◆トランプは習近平に頭を下げた
この過程を冷静に観察すると、トランプ大統領は、当初、拳を高く上げたが、中国側の強硬な対応に当惑して、「一つの中国原則」を認めると習近平の前で頭を下げ、関係正常化を求めたということだ。米国外交が弱くなったことが端的に示された。
われわれもこの現実を冷静に受け止める必要がある。2月の安倍晋三首相の訪米の成果として首相官邸と外務省が強く打ち出しているのが、尖閣諸島をトランプ大統領が日米の防衛の適用範囲と認めたことだ。
日米安全保障条約は、第5条で〈各締約国は、日本国の施政の下にある領域における、いずれか一方に対する武力攻撃が、自国の平和及び安全を危うくするものであることを認め、自国の憲法上の規定及び手続に従つて共通の危険に対処するように行動することを宣言する。〉と規定している。

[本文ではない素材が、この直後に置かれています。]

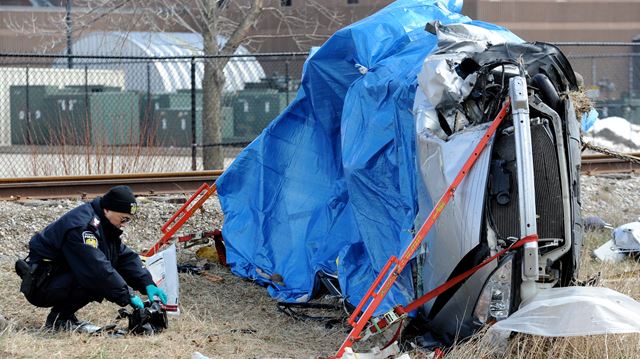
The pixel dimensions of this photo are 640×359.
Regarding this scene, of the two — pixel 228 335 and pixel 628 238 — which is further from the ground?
pixel 628 238

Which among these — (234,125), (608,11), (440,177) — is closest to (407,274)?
(440,177)

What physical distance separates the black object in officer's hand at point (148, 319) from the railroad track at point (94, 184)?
4.14 m

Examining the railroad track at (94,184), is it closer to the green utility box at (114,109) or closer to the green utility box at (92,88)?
the green utility box at (114,109)

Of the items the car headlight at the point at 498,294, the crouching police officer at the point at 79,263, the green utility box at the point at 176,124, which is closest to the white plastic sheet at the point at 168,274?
the crouching police officer at the point at 79,263

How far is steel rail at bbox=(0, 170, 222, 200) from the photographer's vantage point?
10.0m

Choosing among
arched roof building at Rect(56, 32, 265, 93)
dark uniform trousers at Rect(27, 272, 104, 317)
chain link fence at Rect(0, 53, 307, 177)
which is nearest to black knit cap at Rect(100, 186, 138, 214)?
dark uniform trousers at Rect(27, 272, 104, 317)

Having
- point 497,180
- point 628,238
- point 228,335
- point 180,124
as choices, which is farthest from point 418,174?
point 180,124

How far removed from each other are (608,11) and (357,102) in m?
26.7

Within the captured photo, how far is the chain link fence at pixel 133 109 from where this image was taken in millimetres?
14273

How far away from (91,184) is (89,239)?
4.42m

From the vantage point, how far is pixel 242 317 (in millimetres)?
6781

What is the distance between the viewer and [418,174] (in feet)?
19.3

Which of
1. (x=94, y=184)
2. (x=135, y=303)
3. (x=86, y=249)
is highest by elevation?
(x=86, y=249)

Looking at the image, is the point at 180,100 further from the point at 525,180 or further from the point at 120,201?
the point at 525,180
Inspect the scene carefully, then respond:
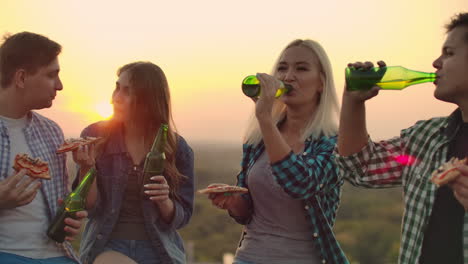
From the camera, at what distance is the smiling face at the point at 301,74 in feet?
11.8

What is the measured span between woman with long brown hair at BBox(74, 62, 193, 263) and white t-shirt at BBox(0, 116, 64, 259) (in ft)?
0.94

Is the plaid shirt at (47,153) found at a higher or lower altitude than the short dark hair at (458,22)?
lower

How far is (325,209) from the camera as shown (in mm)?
3498

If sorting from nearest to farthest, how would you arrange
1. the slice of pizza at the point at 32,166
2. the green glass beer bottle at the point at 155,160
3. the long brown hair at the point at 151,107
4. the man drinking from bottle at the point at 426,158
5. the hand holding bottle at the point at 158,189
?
1. the man drinking from bottle at the point at 426,158
2. the slice of pizza at the point at 32,166
3. the hand holding bottle at the point at 158,189
4. the green glass beer bottle at the point at 155,160
5. the long brown hair at the point at 151,107

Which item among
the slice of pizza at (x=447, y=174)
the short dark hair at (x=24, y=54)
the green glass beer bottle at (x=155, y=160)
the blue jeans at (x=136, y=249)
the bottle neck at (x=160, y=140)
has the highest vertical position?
the short dark hair at (x=24, y=54)

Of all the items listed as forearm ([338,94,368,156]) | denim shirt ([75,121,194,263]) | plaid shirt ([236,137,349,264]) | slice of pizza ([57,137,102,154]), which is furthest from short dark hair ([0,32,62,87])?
forearm ([338,94,368,156])

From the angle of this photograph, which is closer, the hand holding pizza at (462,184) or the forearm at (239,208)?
the hand holding pizza at (462,184)

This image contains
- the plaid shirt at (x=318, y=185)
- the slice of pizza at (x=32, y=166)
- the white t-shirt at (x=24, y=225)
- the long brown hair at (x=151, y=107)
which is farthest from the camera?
the long brown hair at (x=151, y=107)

尖閣諸島は、日本の施政の下にあるので、日米安保条約第5条の適用範囲になり、米国が日本と共同して防衛するというのは、当たり前のことだ。オバマ前大統領もこのことを認めていた。
首相官邸と外務省は、トランプ大統領が尖閣諸島を日米安保の適用範囲と再確認したことを大きな成果のように演出しているが、このこと自体にニュース性はない。当初から必ず確認できることが明白であった事柄をあえて成果のように見せる稚拙なプロパガンダ(宣伝)を外務省は行っている。